Physical Design Q&A

Q201. Why antenna violation come on signal net, but not on power net?

Power nets are not connected to gate

Q202.How you will fix half cycle path?

Hold fixing is easy with half cycle paths, Setup will be critical by half cycle path

Q203. What are the technique to fix cross talk?

Layer promotion, reduce net length, shielding, upsizing driver, adding buffer.

Q204. How body biasing affects the timing?

Threshold voltage Vt will decrease increasing body/substrate bias voltage. Hence device runs at faster and timing gets improved & setup timing closure is easier. More power consumption

Q205. Can we get 0 skew what is the problem?

If skew is 0, then all the flops will trigger at the same time. So power consumption will be more.

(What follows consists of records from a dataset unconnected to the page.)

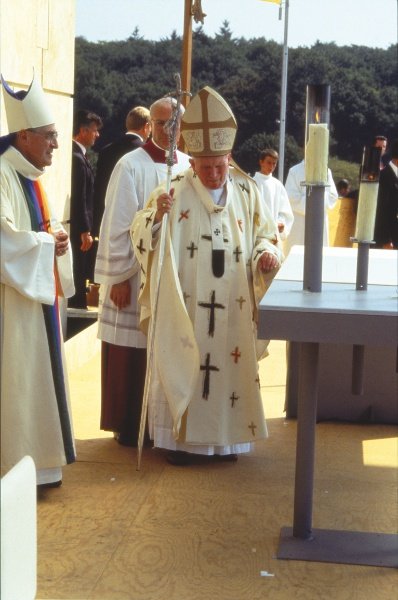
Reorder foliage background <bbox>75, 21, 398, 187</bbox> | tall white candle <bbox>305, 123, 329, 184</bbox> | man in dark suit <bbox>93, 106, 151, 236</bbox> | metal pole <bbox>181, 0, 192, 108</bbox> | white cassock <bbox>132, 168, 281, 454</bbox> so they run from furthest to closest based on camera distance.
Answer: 1. foliage background <bbox>75, 21, 398, 187</bbox>
2. man in dark suit <bbox>93, 106, 151, 236</bbox>
3. metal pole <bbox>181, 0, 192, 108</bbox>
4. white cassock <bbox>132, 168, 281, 454</bbox>
5. tall white candle <bbox>305, 123, 329, 184</bbox>

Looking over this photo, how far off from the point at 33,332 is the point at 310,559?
1432mm

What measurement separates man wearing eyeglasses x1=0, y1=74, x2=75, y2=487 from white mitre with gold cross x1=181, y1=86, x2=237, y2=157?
2.48 feet

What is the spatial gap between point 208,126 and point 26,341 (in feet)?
4.30

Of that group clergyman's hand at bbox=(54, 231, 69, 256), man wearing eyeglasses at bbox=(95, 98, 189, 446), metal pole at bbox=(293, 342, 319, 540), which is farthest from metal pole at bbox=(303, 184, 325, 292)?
man wearing eyeglasses at bbox=(95, 98, 189, 446)

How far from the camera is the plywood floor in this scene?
3.67 m

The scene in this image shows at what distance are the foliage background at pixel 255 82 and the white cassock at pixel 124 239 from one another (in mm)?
25325

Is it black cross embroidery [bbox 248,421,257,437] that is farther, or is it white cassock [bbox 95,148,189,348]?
white cassock [bbox 95,148,189,348]

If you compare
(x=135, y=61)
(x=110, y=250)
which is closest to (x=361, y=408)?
(x=110, y=250)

Q206. On a post signoff DB, if we increase the frequency, what will happen?

Timing windows for each of the timings arcs in the design will change if we increase the frequency. As a result, overlapping of timing windows may change and hence it may increase/decrease the crosstalk effects in the design.

Q207. does the noise glitch always impact my device functionality?

No it doesn’t always impact functionality unless it captured by flop. Yes if there is a noise bump or glitch on the clock or set/reset pins of flops, then it will impact the functionality of design.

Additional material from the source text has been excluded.